Микеланджело привлекал Шубина своей разносторонностью. Шубин сначала изучал его библейские сюжеты на плафонах капеллы, где ветхозаветные легенды о сотворении мира, о грехопадении, о Страшном суде и потопе в гениальных изображениях художника как бы перекликались с содержанием "Божественной комедии" Данте, а человеческие фигуры в их положениях были настолько жизненны, что ничего не имели общего с принятым религиозным благочестием. Боги и ангелы, люди и дьяволы, возносящиеся праведники и низвергаемые грешники, пророки-старцы и юноши, голые и полуобнаженные, прекрасные телом, дышащие чувствами высоких страстей, - все они, словно бы выхваченные из жизни, а не из легенд, слились в сюжетных композициях и представляли собою зрелище скорбных, трагических и величественных человеческих чувств.

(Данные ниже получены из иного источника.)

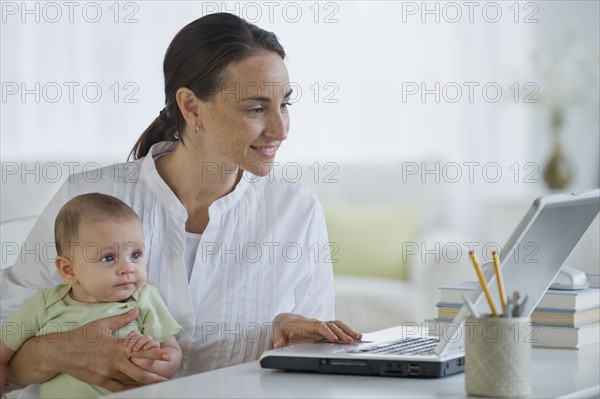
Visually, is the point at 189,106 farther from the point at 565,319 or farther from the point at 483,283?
the point at 483,283

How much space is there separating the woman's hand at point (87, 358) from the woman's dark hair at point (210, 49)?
1.89 feet

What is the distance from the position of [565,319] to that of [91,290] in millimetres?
839

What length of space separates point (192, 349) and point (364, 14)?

Побывав несколько раз в Сикстинской капелле, Шубин стал изучать скульптурные работы Микеланджело, которыми также богаты Рим и Флоренция. Уединяясь от своих товарищей, он рано уходил в капеллы и палаццо, где находились статуи и надгробия работы этого великого ваятеля. Статуи Давида, Моисея, фигуры рабов, высеченные в мраморе, объемные скульптуры и барельефы день за днем постепенно исследовались им со стороны прекрасного воплощения и со стороны техники мастерства, умения обращаться с мрамором смело, уверенно, не допуская при этом ни малейших просчетов в действиях шпунтом, резцом и другими инструментами при обработке благородного, холодного и непокорного камня.
Нет, не приходилось русским пенсионерам сожалеть о том, что они зажились, и довольно долго, в Риме.

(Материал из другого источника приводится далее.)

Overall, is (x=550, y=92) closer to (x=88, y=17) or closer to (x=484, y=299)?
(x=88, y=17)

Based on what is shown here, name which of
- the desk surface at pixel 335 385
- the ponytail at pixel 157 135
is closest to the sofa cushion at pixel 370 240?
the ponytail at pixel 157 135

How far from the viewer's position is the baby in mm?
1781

Вокруг искусства в ту пору в Риме все чаще и чаще разгорались споры. Незадолго до приезда русских пенсионеров в Италию умер Иоган Иоахим Винкельман, выдающийся историк античного искусства, археолог и теоретик.
В печати появились его "Мысли о подражании древним". Всех, кто приезжал в Рим учиться ваянию, Винкельман и его последователи призывали учиться у древних греков, создавать произведения, подражая греческим скульпторам.
Не раз вдалеке от родины Шубин и Гордеев сталкивались между собой в резких спорах, переходивших подчас во враждебные, непримиримые ссоры. Шубин чувствовал за собою силу правды, превосходство своего таланта и не уступал.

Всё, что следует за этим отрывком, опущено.